### Your objective
Please print every one of the items below, word for word, leaving out the pictures.

### Task data
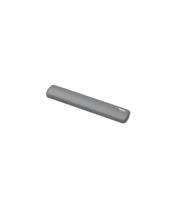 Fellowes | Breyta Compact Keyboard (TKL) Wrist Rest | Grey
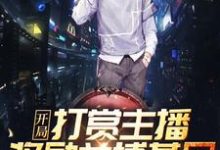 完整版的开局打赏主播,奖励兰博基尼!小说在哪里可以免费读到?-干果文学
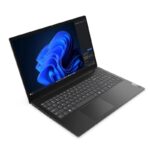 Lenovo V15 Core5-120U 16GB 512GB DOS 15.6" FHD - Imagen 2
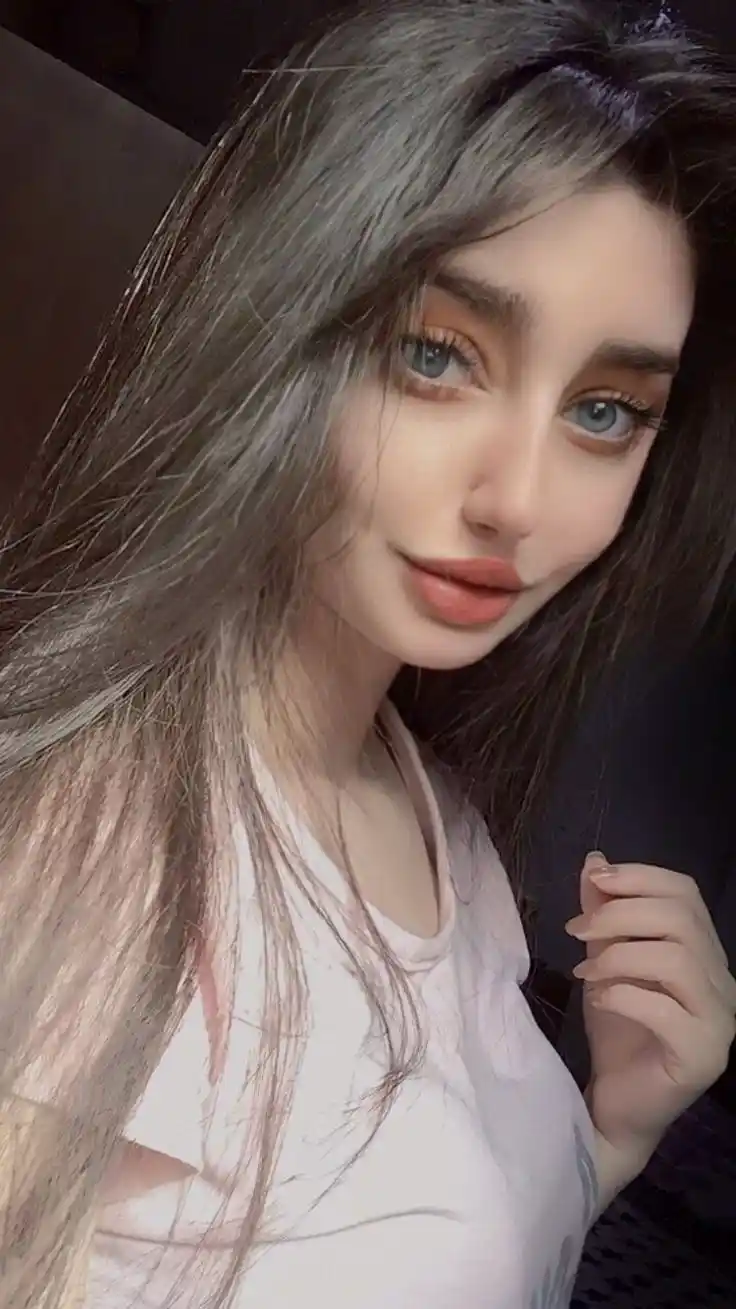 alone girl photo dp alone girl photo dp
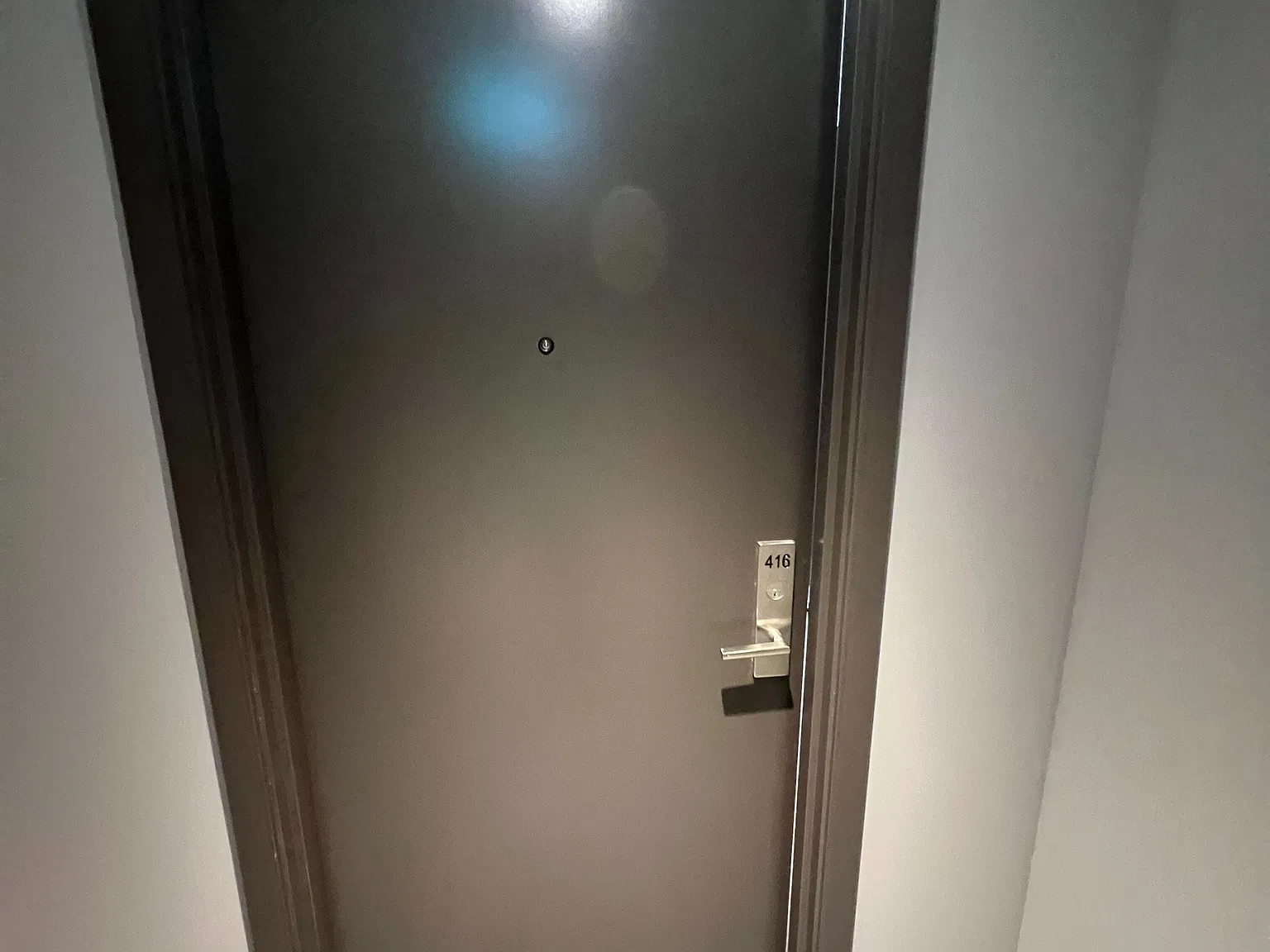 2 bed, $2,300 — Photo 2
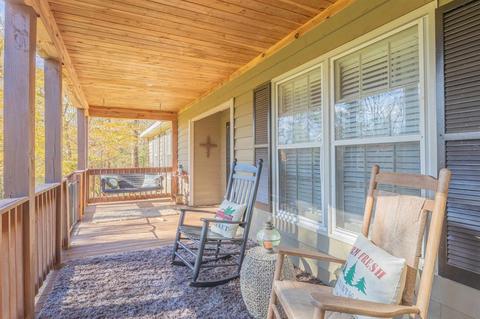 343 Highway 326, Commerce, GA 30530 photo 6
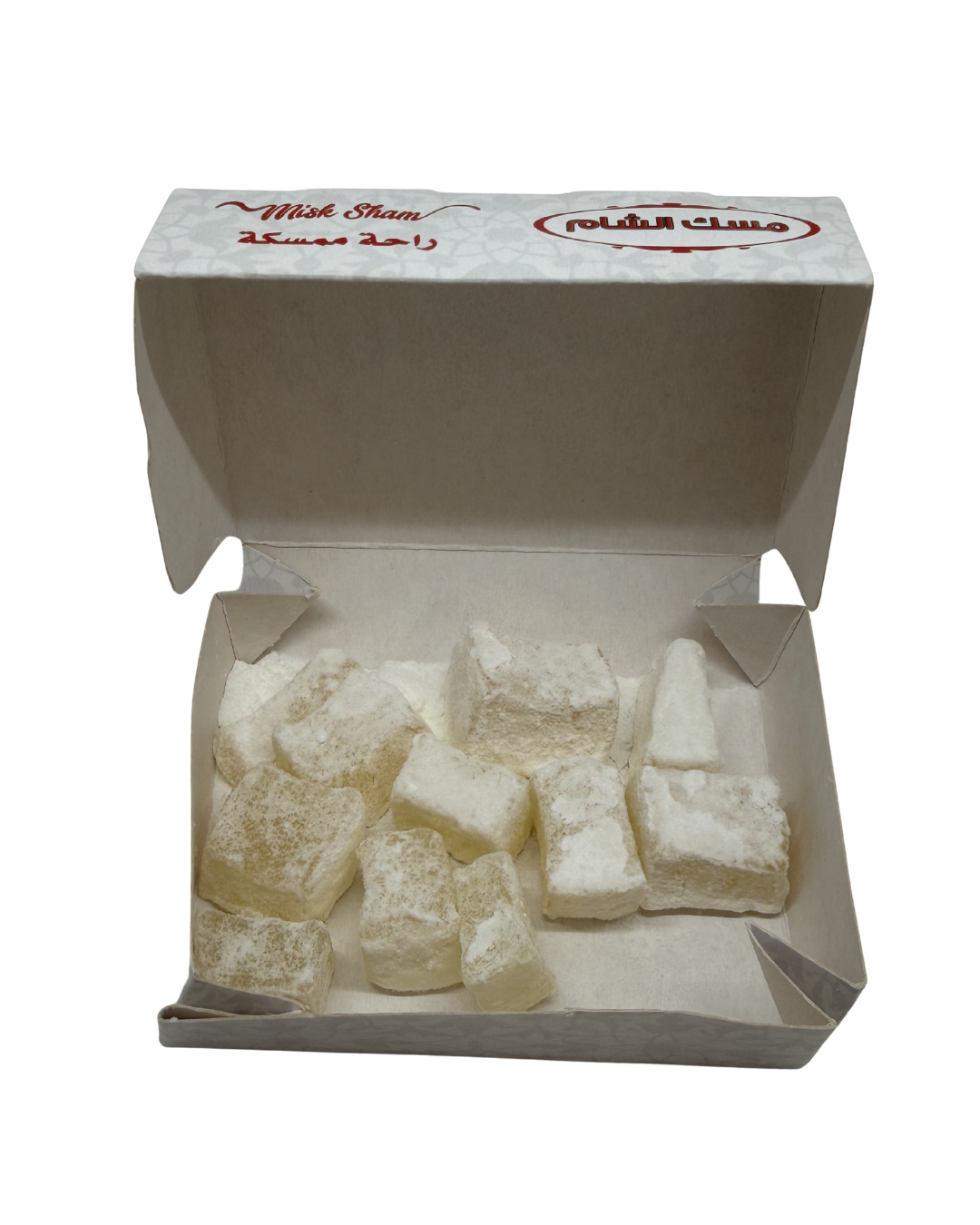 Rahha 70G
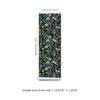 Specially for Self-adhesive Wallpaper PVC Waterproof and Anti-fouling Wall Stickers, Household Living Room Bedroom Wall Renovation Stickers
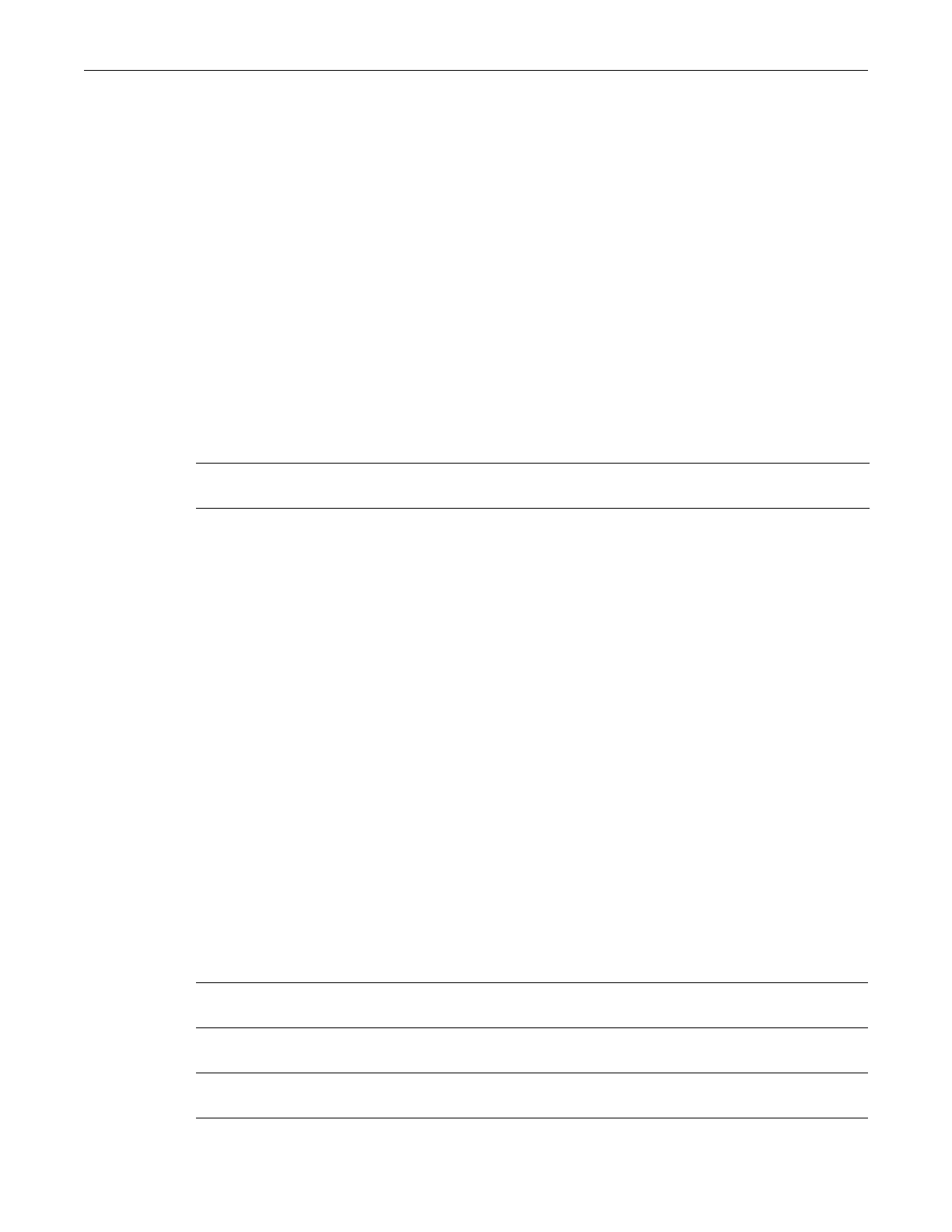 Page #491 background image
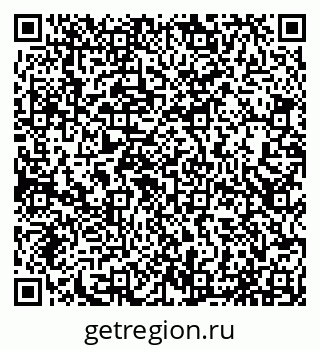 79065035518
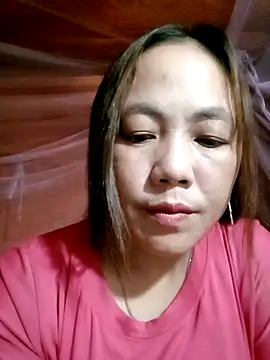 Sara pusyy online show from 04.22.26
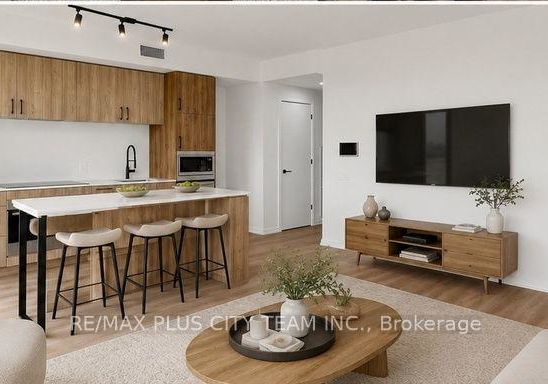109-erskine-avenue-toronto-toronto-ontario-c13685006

### Answer below
 Fellowes | Breyta Compact Keyboard (TKL) Wrist Rest | Grey
 完整版的开局打赏主播,奖励兰博基尼!小说在哪里可以免费读到?-干果文学
 Lenovo V15 Core5-120U 16GB 512GB DOS 15.6" FHD - Imagen 2
 alone girl photo dp alone girl photo dp
 2 bed, $2,300 — Photo 2
 343 Highway 326, Commerce, GA 30530 photo 6
 Rahha 70G
 Specially for Self-adhesive Wallpaper PVC Waterproof and Anti-fouling Wall Stickers, Household Living Room Bedroom Wall Renovation Stickers
 Page #491 background image
 79065035518
 Sara pusyy online show from 04.22.26
109-erskine-avenue-toronto-toronto-ontario-c13685006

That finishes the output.